You have to be aware of them so you dont start doing that and dperessing yourself more than necessary. It is a tough road back if you add to it. 

get a healthy outlook by understanding these snealy little thoughts that bring you down even further than you would be


----------



## Scannerguard (Jan 26, 2010)

Oh, regarding the socioeconomic status and hers being raised and yours being lowered. . .that is a sucky thing to consider, I know.

A woman I dated once said, "Why is it every divorced father ends up in a trailer with a 1982 chevy pick-up?" lamenting I guess the choice of men on her plate, lol.

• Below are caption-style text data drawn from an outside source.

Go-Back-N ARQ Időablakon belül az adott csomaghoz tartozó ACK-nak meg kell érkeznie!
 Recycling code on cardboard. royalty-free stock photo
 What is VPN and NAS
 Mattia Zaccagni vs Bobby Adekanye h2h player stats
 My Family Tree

At one point, my ex-wife was pretty cozy with someone and they were talking about spending the rest of their lives together. I had to consider this guy may move into my old house, with my family. It really stuck in my craw to think I would be paying child support and they would get a double income household. . .but at the same time, I realized that the child support was for "my children", not his.

Even my kids (older 2) though once confided to me unsolicited BTW that it somehow seems unfair. I didn't show any sign of it being unfair. I told them, "No, child support is determined to be for you, not for mom." (which IS the truth)

You will have to re-examine what's important to you and be flexible what role you may assume in your kid's life as your father.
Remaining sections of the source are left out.